_CONSIGNES DE L'EXERCICE_.
[a] Répondez aux questions suivantes à partir de l'arrêt du 6 février 2008.
(i) Qui exerce la fonction de greffier ?
(ii) Par qui la demanderesse et intimée est-elle représentée ?
(iii) Quelle juridiction a rendu, le 5 novembre 2007, l'arrêt visé par le recours ?
[b] Reproduisez fidèlement le passage de l'arrêt du 6 février 2008 qui commence aux mots « MM. et Mme les » et arrêtez-vous après les mots « Me Olivier Carrard. ».
─── TEXTE PROPOSÉ ───
Arrêt du 6 février 2008
Ire Cour de droit civil

MM. et Mme les juges Corboz, président, Rottenberg Liatowitsch et Kolly.
Greffier: M. Thélin.

X. ________ GmbH,
défenderesse et recourante, représentée par Me Beat Mumenthaler,

contre

Y.________ SA,
demanderesse et intimée, représentée par Me Olivier Carrard.

procédure civile; compétence à raison de la matière

recours contre l'arrêt rendu le 5 novembre 2007 par la Chambre d'appel en
matière de baux et loyers du canton de Genève.

Faits:

A.
─── DONNÉES FOURNIES ───
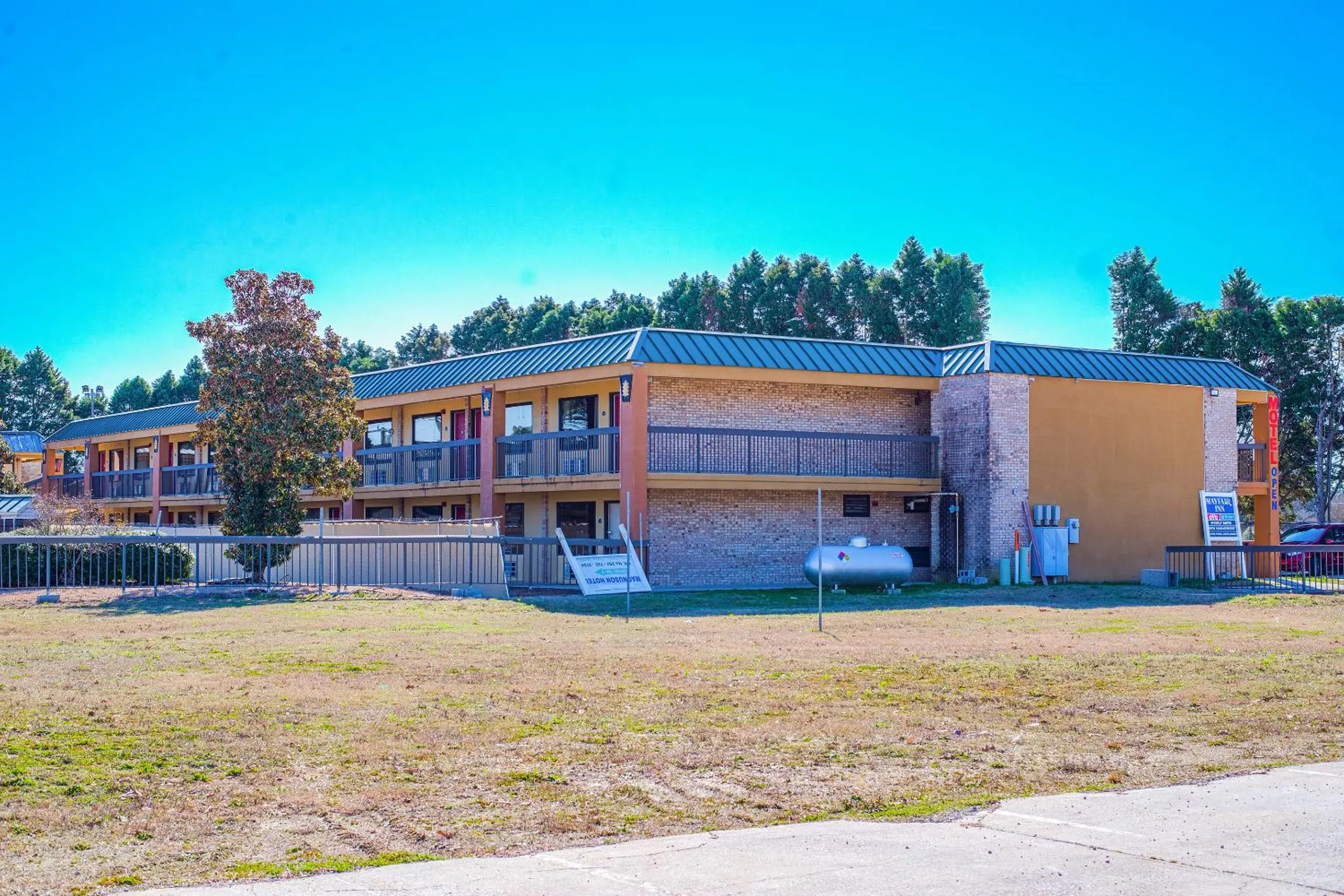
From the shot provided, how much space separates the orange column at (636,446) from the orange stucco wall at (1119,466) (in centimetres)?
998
───
─── DONNÉES FOURNIES ───
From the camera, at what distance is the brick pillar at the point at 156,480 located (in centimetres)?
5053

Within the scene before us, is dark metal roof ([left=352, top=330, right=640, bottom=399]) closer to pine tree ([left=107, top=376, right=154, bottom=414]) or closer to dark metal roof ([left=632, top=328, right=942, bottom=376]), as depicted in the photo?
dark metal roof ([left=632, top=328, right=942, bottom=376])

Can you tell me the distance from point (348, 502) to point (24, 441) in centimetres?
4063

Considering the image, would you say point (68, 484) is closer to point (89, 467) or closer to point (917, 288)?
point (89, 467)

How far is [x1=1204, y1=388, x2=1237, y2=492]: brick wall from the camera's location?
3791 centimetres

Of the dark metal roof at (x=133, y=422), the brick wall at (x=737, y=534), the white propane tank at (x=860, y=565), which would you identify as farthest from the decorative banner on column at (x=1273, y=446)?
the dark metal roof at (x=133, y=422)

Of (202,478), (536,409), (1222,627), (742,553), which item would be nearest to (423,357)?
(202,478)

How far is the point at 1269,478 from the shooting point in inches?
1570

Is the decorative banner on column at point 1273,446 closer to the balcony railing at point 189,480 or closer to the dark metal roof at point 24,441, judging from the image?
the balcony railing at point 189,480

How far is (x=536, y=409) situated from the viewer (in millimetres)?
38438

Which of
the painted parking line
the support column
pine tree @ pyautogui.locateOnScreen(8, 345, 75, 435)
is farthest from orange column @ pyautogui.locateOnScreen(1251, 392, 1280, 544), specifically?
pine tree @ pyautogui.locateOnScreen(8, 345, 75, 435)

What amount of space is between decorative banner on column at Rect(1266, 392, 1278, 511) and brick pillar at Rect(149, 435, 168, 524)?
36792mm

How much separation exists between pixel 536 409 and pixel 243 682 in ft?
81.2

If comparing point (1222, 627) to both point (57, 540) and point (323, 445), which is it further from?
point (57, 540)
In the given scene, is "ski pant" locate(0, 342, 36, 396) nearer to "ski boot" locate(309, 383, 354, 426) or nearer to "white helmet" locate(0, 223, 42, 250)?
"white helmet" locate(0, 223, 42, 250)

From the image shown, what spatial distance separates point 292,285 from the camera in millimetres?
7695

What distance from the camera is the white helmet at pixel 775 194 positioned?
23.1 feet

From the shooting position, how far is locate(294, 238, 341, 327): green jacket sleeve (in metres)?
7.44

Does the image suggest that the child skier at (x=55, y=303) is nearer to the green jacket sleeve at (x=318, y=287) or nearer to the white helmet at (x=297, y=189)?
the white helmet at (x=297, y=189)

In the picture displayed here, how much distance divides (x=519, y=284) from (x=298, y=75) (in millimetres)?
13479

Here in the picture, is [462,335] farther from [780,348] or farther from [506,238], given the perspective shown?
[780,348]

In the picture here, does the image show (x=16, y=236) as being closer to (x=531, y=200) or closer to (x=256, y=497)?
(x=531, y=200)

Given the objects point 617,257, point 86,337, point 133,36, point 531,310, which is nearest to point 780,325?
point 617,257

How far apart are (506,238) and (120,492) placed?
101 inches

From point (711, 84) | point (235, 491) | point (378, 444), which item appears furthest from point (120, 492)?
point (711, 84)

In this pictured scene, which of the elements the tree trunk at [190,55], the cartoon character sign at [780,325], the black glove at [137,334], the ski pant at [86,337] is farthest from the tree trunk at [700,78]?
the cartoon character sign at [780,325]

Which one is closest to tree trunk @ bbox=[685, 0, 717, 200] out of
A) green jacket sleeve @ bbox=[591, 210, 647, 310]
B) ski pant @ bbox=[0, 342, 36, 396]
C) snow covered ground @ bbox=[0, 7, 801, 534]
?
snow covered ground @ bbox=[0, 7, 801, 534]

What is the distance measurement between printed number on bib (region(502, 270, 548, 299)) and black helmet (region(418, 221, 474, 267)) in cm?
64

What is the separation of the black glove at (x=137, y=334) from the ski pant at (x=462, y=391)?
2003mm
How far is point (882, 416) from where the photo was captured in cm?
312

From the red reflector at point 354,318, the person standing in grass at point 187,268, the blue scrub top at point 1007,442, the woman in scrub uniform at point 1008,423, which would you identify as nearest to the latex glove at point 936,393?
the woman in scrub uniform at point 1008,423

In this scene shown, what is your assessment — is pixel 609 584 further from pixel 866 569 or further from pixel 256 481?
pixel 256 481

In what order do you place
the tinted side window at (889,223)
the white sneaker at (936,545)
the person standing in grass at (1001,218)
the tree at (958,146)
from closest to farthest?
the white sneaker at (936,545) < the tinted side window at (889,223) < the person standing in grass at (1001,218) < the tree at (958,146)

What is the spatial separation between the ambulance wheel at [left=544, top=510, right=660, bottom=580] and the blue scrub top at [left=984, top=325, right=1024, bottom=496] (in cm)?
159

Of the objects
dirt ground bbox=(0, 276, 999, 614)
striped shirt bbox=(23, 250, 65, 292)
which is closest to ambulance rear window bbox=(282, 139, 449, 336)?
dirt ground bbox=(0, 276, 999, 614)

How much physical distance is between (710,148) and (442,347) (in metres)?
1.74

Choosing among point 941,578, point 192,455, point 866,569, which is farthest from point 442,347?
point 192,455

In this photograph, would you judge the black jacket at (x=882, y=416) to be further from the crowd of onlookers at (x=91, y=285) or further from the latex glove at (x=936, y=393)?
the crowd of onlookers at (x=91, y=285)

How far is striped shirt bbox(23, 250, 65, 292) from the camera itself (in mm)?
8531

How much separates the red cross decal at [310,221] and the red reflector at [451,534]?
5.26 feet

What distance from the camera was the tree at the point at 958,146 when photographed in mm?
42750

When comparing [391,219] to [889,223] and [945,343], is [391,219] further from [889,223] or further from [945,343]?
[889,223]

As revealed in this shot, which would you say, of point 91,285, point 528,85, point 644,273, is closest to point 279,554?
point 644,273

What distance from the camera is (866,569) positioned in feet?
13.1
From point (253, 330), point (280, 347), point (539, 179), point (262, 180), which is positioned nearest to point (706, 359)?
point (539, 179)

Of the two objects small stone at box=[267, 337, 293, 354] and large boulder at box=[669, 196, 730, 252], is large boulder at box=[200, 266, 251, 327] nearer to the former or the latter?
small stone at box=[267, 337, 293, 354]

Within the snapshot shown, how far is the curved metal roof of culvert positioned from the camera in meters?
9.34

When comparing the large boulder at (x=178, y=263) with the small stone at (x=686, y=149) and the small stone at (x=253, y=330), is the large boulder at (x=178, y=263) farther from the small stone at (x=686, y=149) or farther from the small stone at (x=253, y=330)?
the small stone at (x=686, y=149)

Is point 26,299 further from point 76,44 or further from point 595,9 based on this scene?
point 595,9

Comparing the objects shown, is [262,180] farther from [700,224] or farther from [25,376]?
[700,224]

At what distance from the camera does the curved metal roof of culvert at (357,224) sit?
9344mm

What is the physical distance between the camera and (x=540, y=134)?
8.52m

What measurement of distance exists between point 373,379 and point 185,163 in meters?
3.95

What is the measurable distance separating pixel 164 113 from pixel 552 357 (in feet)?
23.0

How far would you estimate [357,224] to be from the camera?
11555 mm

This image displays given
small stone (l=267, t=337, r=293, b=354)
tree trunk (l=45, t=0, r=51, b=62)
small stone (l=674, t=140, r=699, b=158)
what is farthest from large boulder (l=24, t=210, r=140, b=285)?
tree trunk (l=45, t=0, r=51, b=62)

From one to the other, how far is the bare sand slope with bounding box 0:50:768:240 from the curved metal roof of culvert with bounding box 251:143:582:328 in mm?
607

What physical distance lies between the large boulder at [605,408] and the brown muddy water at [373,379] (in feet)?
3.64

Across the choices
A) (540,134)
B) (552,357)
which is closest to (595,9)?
───
─── DONNÉES FOURNIES ───
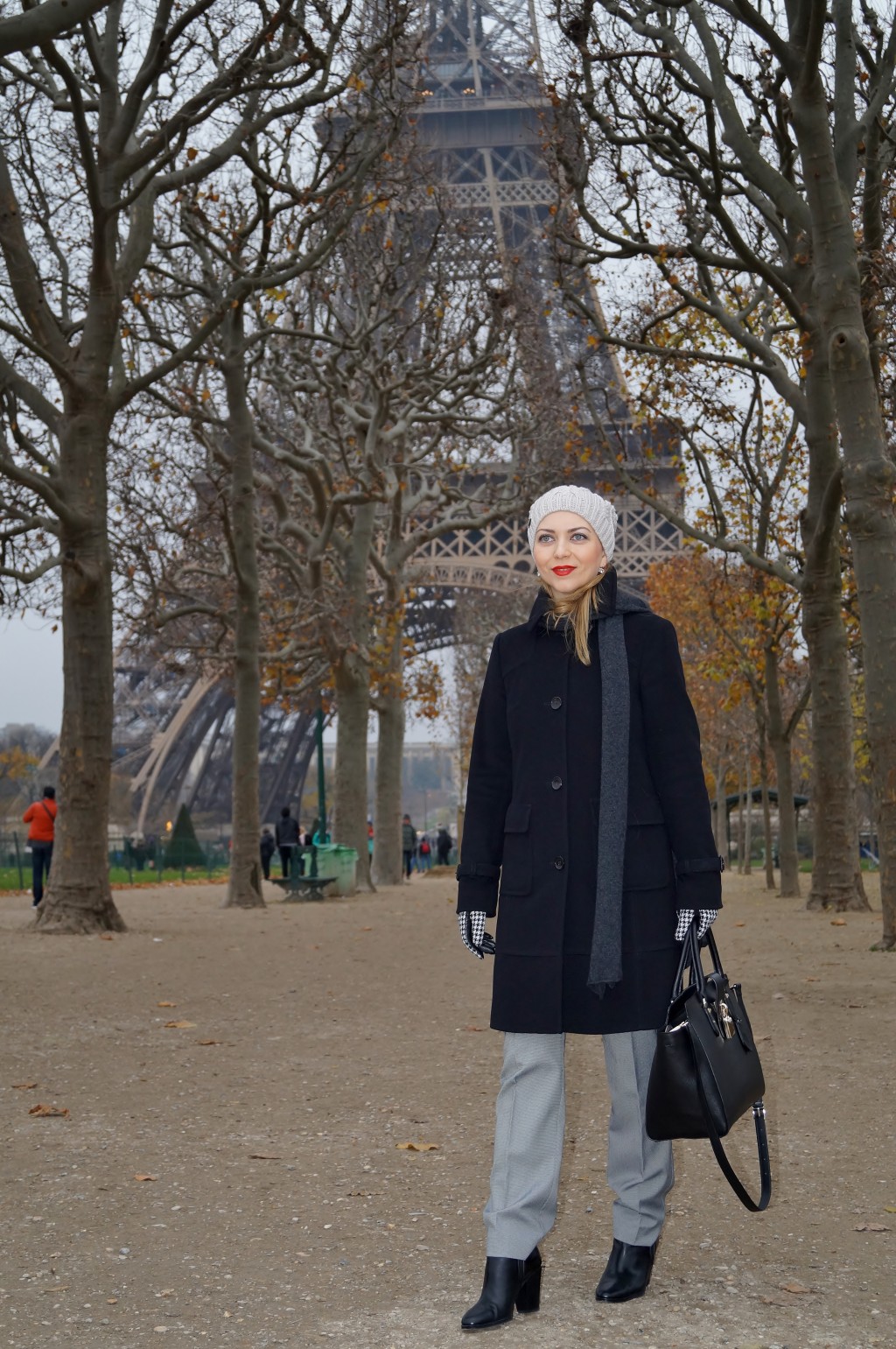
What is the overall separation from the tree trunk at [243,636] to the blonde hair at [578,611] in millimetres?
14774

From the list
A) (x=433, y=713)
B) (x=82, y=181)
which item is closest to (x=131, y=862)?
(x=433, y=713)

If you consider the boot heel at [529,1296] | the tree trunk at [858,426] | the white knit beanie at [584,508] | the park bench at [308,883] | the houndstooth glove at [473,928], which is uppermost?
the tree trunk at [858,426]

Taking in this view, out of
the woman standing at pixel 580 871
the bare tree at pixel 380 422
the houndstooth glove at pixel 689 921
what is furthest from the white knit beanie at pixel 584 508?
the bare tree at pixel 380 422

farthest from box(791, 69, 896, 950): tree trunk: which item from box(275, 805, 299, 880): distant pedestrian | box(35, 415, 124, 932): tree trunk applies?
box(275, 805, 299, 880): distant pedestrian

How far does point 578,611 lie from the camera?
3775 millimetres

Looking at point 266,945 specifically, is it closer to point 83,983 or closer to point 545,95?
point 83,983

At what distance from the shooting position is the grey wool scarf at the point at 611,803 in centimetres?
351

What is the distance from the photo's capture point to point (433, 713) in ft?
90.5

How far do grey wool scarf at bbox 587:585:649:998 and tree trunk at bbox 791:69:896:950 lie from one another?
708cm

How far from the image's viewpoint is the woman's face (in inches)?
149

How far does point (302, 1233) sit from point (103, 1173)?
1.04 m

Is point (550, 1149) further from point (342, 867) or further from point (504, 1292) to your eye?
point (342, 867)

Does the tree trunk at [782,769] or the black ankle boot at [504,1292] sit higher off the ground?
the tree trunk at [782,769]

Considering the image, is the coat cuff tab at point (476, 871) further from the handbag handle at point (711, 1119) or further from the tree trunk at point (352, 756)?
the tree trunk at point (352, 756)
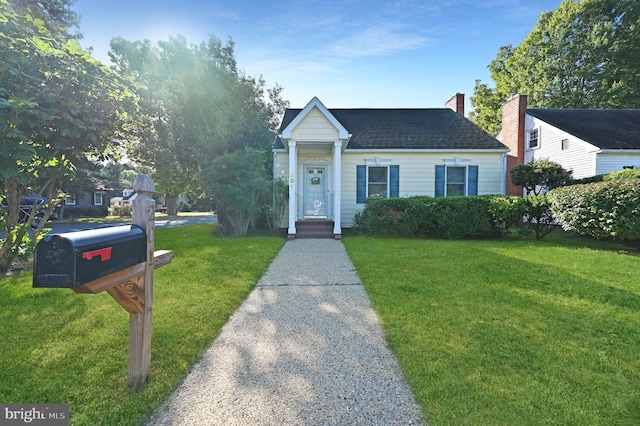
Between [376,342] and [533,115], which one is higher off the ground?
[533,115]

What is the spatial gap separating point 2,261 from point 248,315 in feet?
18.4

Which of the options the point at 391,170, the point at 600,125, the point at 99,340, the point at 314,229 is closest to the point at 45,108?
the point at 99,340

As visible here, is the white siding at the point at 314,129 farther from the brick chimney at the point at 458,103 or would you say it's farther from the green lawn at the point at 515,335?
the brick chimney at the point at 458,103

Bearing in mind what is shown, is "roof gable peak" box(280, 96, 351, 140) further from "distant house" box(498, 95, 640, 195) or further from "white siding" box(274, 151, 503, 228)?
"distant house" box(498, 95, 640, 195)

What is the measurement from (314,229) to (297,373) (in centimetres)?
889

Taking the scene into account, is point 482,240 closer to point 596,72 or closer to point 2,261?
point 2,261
───
_RÉPONSES_.
[a]
(i) M. Thélin.
(ii) Par Me Olivier Carrard.
(iii) La Chambre d'appel en matière de baux et loyers du canton de Genève.

[b]
MM. et Mme les juges Corboz, président, Rottenberg Liatowitsch et Kolly.
Greffier: M. Thélin.

X. ________ GmbH,
défenderesse et recourante, représentée par Me Beat Mumenthaler,

contre

Y.________ SA,
demanderesse et intimée, représentée par Me Olivier Carrard.